## [WORK INSTRUCTION]
Exactly as written, please repeat the data that follows, but not the pictures.

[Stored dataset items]
────────────────────
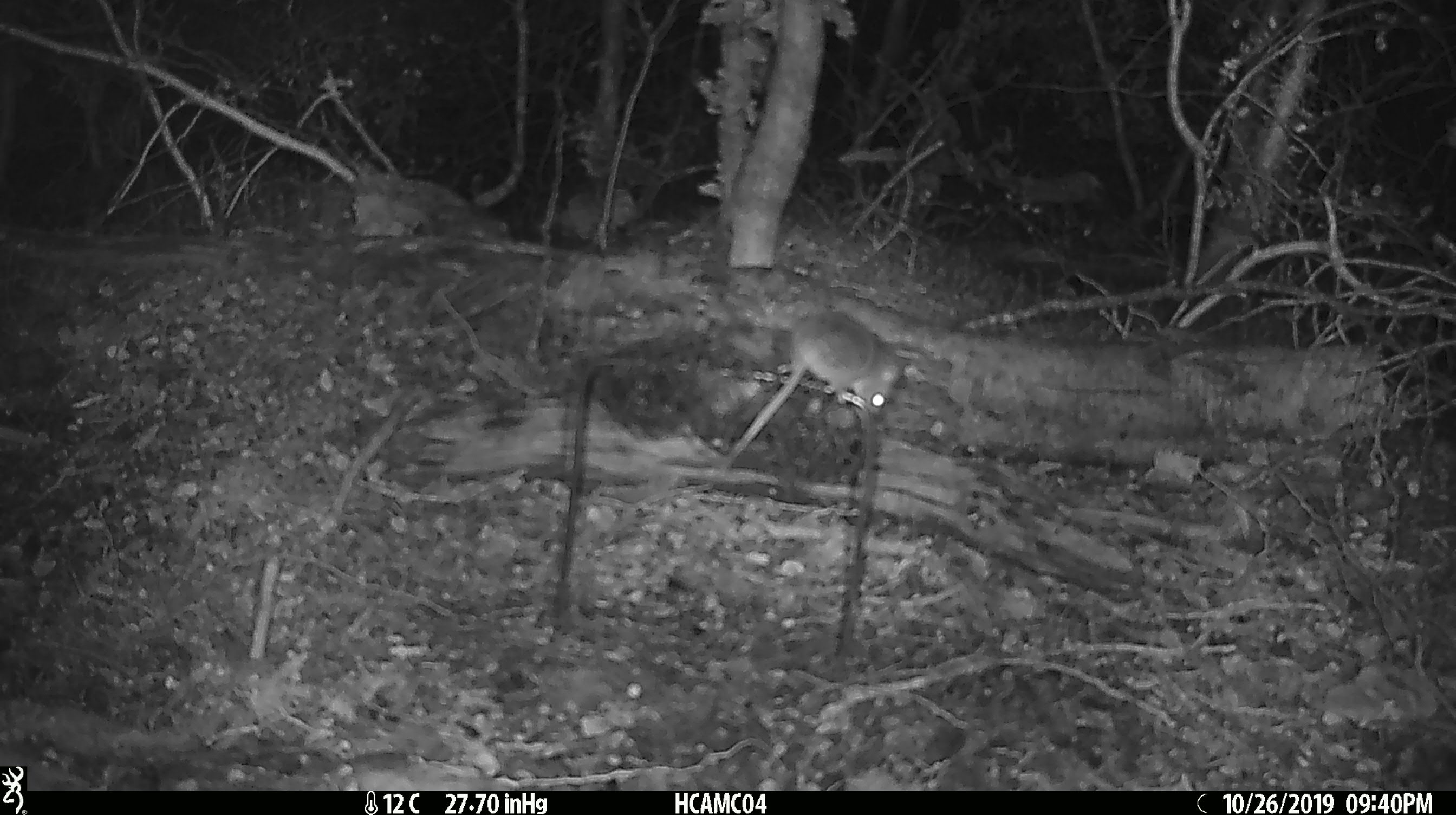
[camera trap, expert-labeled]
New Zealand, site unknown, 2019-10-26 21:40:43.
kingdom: Animalia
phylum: Chordata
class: Mammalia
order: Rodentia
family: Muridae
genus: Mus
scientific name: Mus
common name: mouse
────────────────────
## [ANSWER BOX]
[camera trap, expert-labeled]
New Zealand, site unknown, 2019-10-26 21:40:43.
kingdom: Animalia
phylum: Chordata
class: Mammalia
order: Rodentia
family: Muridae
genus: Mus
scientific name: Mus
common name: mouse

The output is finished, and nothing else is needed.